→ **TEXT SEGMENT**:
********

Aside: Maybe the new orthodoxy is exhibitionism. That should be personally interesting.
2. Some youths view those who believe pre-marital sex as a no no to be immature, prejudiced and judgmental.
Why Yes! Wow, brilliant observation, arguably with the intention of prejudicing the reader. But I don't give a flying fox about that. The real issue is which holder of views is more likely to be correct in their views.
I'm still waiting for a reason why pre-marital sex is INTRINSICALLY bad without recourse to either a) societal viewpoint (which as we know as the greaters arbiter of all that is good and pure....like pure racial lines =P) or b) some text asserting so.
Still waiting really.
3. That this is due to us no longer having a language of right and wrong. BUT that we poor poor liberals and post-modernists are just confused because we believe in individualism and autonomy but those notions still resides within the language of right or wrong.

********

→ **PROBLEMS**:
**1.** List the three traits that, according to the passage on pre-marital sex, some youths attribute to people who regard pre-marital sex as unacceptable.
**2.** In the passage on pre-marital sex, what does the writer identify as the real issue?

Stored data entries:
********

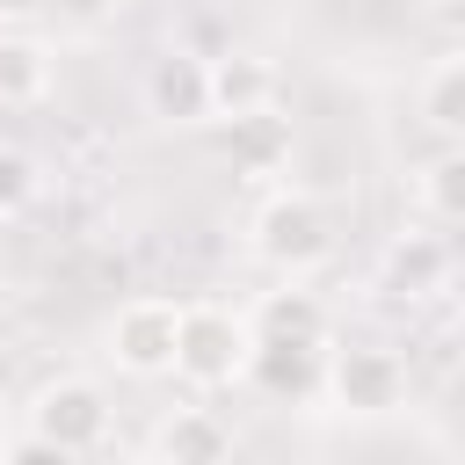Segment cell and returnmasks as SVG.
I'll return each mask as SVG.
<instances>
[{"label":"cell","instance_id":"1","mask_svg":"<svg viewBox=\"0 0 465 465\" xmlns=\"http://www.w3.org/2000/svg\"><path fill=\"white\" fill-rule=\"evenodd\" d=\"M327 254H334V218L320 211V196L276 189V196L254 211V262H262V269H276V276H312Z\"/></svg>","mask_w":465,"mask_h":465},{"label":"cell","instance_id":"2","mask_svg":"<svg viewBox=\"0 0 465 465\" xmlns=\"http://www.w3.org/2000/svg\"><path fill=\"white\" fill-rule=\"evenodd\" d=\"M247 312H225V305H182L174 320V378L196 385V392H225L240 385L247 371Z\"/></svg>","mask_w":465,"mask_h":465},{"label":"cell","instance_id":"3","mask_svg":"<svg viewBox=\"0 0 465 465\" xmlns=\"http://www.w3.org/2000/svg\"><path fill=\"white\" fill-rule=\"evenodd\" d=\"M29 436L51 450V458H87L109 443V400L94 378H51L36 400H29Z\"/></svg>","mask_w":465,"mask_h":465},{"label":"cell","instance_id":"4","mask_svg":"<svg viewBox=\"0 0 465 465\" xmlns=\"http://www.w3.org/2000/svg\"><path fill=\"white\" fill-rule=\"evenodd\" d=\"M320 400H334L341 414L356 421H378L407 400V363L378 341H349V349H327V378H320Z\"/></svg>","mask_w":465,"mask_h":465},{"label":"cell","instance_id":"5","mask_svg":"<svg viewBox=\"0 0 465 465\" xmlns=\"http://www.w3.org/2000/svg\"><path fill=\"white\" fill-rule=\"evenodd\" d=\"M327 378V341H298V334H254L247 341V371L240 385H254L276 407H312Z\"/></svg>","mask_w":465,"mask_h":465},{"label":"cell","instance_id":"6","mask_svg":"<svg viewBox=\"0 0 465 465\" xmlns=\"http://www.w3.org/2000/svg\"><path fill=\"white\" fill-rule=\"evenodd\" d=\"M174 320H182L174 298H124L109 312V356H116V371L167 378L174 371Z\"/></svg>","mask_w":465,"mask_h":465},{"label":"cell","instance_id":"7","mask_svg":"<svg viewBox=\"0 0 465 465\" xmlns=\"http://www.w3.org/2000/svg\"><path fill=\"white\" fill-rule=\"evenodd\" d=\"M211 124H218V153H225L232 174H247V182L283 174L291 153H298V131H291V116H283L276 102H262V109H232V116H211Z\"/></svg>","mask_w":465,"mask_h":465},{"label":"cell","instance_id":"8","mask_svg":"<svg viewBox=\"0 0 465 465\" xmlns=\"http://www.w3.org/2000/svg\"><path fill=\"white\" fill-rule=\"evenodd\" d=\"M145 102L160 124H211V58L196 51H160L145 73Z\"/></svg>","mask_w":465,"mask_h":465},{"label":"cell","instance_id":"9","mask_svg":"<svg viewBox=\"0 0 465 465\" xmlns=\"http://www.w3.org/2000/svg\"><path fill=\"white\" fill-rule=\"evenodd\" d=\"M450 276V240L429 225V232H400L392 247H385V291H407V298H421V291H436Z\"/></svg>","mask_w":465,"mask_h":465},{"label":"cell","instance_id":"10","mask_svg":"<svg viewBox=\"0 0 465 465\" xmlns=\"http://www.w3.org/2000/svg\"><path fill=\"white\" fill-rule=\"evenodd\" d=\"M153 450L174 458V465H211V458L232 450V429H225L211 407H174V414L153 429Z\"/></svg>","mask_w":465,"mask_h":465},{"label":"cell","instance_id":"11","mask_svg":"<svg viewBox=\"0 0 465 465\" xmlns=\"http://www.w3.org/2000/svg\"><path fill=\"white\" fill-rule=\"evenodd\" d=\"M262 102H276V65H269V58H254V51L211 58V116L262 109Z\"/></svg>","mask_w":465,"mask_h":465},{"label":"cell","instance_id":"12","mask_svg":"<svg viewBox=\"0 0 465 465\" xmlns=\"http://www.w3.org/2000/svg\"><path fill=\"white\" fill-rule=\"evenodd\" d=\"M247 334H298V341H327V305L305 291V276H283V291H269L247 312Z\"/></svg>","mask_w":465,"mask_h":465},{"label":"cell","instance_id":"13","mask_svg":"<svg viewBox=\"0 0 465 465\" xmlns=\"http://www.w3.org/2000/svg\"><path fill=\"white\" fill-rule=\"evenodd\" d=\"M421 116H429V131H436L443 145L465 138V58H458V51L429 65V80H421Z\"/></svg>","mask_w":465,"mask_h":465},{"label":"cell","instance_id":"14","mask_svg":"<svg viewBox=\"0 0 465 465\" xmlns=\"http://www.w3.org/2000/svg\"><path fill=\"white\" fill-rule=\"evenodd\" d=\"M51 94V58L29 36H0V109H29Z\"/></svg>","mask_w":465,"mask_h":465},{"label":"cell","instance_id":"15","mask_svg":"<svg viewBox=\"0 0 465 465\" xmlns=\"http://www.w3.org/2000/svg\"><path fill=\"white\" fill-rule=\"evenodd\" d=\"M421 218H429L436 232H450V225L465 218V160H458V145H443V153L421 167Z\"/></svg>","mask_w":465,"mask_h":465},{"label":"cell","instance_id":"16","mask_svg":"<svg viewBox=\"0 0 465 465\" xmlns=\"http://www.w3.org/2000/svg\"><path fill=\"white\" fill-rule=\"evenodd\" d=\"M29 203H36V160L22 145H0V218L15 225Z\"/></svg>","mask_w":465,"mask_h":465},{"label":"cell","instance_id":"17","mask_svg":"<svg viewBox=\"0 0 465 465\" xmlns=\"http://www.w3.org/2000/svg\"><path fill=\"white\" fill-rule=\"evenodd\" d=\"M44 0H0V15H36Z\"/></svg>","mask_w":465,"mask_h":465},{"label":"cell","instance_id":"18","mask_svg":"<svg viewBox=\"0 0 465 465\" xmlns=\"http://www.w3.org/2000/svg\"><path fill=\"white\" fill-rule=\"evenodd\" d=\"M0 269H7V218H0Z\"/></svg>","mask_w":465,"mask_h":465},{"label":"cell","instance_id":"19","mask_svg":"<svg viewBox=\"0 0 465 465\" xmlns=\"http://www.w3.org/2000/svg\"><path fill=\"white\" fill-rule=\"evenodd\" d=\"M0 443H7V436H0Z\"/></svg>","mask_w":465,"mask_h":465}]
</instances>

********

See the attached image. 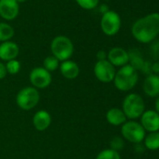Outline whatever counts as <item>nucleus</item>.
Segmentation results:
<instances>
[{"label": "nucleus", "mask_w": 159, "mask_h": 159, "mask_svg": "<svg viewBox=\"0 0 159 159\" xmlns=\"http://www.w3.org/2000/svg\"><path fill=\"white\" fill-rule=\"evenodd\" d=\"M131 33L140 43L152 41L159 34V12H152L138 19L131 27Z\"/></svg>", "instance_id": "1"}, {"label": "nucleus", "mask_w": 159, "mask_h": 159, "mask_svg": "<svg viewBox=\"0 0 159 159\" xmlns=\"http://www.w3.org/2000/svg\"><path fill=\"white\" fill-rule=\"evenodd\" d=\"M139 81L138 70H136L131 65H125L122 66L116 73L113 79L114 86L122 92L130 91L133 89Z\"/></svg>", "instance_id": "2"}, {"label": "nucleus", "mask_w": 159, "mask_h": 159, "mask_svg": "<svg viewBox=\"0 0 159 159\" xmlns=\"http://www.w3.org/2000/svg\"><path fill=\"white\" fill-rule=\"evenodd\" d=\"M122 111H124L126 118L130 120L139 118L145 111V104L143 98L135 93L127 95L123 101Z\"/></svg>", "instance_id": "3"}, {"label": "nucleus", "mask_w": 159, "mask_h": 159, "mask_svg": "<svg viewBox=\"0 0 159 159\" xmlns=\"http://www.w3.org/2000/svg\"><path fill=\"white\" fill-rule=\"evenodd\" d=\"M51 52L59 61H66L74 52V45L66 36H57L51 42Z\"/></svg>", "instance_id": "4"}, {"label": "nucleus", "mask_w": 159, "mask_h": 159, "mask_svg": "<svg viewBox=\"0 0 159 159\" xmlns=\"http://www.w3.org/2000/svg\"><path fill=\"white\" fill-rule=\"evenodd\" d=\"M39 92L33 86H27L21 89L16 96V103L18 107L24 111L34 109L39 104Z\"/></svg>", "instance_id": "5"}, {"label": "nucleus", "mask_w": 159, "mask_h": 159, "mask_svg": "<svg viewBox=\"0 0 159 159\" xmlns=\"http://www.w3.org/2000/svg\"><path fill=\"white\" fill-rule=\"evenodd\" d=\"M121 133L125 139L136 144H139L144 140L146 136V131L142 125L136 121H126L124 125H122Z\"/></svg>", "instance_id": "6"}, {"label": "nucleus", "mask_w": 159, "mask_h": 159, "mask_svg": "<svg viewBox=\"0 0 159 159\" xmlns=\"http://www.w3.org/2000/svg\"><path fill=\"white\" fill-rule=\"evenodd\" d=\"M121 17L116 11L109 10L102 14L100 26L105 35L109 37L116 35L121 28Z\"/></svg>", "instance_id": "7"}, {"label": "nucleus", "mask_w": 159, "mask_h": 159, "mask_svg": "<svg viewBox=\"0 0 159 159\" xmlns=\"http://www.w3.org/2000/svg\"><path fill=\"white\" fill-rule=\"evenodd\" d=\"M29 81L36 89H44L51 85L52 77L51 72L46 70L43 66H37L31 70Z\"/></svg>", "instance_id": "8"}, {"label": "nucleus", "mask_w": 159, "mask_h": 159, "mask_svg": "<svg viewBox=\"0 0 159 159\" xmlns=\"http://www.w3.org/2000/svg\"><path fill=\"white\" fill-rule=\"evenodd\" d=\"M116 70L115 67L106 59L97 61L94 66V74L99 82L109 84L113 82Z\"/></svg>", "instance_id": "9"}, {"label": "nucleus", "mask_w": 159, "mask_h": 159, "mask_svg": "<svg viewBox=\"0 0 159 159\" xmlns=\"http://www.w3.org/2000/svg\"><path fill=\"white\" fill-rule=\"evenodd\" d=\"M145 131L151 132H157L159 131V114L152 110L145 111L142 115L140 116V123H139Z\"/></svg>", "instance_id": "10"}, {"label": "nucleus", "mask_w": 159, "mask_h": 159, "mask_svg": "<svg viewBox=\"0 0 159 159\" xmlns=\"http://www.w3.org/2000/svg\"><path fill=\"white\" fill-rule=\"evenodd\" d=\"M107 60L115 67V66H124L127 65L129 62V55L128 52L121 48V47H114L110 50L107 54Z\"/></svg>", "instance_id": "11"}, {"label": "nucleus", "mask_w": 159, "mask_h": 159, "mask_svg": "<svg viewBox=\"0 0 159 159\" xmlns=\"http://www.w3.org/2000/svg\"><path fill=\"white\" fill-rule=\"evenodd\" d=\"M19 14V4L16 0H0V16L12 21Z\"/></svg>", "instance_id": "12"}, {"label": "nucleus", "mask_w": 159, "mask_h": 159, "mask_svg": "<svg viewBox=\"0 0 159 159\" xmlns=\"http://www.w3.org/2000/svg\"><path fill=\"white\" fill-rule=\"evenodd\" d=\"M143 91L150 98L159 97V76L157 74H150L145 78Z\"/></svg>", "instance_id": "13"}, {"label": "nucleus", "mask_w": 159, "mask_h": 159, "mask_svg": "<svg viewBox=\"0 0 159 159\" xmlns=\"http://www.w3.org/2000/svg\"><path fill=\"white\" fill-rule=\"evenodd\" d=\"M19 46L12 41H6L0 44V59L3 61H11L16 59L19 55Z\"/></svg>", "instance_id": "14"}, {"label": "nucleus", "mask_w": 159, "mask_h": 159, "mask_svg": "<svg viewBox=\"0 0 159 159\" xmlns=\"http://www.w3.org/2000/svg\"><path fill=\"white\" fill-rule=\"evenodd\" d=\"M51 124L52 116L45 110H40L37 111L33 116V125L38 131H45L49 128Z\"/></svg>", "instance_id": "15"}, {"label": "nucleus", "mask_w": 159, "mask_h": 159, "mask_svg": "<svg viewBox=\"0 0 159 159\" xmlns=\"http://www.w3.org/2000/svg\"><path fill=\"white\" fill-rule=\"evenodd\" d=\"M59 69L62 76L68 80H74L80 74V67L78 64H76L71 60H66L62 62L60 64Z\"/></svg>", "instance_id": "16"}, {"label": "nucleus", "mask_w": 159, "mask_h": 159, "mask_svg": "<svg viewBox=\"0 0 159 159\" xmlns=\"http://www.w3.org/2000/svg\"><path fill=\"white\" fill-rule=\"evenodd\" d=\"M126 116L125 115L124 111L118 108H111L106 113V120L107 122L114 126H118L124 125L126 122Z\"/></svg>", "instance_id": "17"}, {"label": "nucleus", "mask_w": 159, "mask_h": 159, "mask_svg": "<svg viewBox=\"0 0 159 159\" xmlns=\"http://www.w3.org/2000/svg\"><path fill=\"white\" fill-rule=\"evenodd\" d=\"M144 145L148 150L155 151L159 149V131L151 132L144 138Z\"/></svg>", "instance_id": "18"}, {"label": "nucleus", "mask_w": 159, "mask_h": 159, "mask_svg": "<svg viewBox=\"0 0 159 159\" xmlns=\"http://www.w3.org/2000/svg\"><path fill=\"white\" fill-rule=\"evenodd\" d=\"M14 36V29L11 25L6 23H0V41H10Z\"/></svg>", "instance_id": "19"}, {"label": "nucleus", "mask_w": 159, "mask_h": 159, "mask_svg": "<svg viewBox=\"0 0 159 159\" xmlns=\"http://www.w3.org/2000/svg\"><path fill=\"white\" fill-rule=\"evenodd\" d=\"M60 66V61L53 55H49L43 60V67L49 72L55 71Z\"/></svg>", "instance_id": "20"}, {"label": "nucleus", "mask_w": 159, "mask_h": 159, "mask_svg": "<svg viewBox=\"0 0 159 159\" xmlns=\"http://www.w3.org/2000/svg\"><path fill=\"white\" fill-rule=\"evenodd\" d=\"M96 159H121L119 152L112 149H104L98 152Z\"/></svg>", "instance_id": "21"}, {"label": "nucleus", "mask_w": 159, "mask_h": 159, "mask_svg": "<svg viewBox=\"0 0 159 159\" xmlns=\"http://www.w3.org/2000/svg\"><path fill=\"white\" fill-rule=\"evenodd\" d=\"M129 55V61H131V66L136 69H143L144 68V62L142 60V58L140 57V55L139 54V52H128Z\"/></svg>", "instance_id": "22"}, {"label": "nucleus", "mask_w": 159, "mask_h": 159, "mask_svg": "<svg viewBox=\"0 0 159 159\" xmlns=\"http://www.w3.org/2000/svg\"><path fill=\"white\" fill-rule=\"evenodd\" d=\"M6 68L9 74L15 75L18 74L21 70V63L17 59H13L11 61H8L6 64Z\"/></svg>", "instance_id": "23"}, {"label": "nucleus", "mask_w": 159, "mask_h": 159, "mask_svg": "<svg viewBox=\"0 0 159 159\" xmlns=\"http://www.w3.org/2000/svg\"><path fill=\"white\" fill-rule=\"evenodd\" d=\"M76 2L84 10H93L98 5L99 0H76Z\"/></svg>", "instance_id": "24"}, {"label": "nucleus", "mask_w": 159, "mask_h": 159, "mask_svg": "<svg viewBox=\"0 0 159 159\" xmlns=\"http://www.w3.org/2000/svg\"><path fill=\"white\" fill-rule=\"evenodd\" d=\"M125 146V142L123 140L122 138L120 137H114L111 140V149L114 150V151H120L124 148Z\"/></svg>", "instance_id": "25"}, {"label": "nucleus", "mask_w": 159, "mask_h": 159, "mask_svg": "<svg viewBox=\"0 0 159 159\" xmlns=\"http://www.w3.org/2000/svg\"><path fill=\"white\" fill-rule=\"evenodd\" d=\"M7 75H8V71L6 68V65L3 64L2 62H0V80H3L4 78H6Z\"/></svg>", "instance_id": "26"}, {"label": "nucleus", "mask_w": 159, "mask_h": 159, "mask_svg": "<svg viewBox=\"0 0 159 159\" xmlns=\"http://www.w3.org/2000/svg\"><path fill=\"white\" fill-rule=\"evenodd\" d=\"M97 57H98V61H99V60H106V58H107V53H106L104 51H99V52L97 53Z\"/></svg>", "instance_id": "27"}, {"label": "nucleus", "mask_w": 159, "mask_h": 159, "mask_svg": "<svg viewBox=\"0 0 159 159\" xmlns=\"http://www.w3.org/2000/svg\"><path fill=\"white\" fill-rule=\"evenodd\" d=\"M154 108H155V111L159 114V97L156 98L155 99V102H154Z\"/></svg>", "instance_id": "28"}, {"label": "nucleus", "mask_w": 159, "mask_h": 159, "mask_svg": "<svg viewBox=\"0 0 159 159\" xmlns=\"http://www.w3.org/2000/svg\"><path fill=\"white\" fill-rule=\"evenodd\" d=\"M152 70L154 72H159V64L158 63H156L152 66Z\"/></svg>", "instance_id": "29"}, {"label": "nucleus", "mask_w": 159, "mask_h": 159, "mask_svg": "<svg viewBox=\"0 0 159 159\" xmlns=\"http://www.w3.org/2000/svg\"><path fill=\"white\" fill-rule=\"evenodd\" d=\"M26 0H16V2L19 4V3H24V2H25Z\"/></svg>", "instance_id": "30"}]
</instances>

********

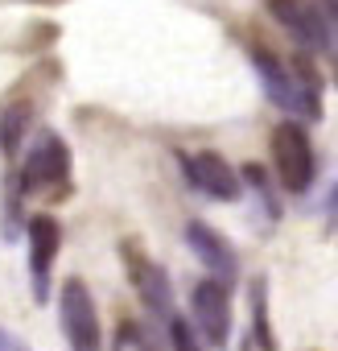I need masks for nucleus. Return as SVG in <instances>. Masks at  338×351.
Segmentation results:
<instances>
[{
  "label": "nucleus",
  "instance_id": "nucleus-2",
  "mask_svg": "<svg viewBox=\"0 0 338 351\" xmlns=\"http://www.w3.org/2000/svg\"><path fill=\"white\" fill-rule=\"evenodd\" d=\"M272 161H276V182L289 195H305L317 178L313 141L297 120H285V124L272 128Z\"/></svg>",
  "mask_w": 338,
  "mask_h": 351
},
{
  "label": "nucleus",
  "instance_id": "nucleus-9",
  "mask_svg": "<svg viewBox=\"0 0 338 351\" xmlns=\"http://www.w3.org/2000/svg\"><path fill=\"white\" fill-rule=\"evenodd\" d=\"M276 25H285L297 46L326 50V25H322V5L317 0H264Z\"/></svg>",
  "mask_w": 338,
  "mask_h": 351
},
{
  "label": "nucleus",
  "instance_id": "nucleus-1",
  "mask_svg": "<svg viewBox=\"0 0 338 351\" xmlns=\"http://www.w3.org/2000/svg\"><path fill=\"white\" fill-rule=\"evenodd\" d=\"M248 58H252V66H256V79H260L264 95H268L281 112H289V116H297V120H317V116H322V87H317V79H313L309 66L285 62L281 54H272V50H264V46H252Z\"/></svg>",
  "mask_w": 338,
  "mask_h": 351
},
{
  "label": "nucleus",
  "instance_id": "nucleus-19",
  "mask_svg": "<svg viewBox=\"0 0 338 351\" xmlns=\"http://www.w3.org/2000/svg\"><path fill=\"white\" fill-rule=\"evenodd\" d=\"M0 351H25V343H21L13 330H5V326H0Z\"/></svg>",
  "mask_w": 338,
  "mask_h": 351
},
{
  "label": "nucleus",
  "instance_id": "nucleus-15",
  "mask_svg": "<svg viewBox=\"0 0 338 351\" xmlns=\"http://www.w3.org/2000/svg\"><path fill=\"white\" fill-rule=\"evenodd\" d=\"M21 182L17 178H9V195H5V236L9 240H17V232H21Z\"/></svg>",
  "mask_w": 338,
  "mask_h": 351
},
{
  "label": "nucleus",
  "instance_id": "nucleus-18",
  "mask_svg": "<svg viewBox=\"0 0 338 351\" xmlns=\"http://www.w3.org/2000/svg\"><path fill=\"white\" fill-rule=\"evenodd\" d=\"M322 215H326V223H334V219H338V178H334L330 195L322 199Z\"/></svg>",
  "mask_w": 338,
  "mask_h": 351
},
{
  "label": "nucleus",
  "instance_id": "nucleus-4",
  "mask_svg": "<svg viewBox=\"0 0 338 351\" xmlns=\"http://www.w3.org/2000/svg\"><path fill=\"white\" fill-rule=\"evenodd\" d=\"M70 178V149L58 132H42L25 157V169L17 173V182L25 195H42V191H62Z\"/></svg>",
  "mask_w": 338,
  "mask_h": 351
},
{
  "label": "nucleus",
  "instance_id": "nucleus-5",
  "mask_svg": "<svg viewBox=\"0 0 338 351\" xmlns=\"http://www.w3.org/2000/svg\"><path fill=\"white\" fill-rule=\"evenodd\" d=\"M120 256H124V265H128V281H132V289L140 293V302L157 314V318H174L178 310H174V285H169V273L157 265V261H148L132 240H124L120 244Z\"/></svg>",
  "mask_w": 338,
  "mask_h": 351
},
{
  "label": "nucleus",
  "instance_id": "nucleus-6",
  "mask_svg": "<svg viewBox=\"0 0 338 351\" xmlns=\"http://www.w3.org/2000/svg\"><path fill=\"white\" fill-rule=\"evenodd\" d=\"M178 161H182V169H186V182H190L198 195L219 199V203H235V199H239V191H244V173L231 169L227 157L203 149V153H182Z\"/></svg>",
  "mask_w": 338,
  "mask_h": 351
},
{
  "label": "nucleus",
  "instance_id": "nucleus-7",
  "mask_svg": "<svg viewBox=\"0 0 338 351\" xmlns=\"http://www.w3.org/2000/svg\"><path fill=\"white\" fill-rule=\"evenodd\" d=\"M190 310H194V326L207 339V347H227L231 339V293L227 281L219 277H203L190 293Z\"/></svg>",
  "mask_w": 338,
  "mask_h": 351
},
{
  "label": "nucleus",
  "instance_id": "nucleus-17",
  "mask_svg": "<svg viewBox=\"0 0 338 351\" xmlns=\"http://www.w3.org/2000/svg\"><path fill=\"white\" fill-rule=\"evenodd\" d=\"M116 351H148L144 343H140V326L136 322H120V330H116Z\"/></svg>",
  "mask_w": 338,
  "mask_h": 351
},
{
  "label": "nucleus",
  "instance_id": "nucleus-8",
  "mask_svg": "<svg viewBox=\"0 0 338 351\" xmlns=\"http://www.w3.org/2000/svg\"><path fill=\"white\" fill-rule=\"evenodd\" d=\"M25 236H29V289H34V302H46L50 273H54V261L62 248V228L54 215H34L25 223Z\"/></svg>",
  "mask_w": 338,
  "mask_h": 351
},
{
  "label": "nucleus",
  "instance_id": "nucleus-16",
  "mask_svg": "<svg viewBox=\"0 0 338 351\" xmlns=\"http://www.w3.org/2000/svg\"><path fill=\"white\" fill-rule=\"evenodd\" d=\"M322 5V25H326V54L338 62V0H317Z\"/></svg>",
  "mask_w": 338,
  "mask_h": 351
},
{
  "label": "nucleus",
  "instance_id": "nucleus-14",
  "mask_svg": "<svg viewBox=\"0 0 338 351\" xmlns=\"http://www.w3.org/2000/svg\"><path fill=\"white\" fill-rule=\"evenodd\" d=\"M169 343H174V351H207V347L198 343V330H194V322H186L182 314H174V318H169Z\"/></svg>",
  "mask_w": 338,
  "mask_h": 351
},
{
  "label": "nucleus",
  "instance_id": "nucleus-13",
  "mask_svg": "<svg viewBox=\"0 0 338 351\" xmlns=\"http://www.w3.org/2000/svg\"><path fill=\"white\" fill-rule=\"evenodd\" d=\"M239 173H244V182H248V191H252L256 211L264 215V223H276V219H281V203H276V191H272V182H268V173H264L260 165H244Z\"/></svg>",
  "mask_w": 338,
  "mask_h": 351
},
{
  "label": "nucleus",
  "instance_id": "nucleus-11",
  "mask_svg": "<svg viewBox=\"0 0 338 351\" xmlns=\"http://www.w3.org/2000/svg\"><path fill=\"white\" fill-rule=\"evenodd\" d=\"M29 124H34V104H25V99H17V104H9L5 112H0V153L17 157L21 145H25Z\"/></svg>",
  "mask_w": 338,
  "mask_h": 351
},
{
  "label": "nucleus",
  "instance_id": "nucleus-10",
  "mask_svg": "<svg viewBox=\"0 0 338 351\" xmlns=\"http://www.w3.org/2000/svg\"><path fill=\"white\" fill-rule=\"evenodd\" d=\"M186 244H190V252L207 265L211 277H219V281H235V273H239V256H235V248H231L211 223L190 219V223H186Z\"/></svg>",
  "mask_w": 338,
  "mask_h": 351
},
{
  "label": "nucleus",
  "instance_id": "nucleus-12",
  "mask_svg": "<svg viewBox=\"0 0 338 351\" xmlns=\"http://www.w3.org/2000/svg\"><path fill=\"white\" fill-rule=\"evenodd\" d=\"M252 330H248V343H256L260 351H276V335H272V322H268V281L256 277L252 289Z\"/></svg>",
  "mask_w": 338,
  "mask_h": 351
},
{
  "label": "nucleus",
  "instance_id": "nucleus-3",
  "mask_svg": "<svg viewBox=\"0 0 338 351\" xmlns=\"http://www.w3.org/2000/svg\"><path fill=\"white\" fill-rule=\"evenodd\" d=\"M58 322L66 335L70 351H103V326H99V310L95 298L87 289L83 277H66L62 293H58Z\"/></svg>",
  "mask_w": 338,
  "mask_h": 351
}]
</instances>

********

→ **RESULTS IN ORDER**:
**1.** Immature, prejudiced, judgmental

**2.** The real issue is which holder of views is more likely to be correct in their views.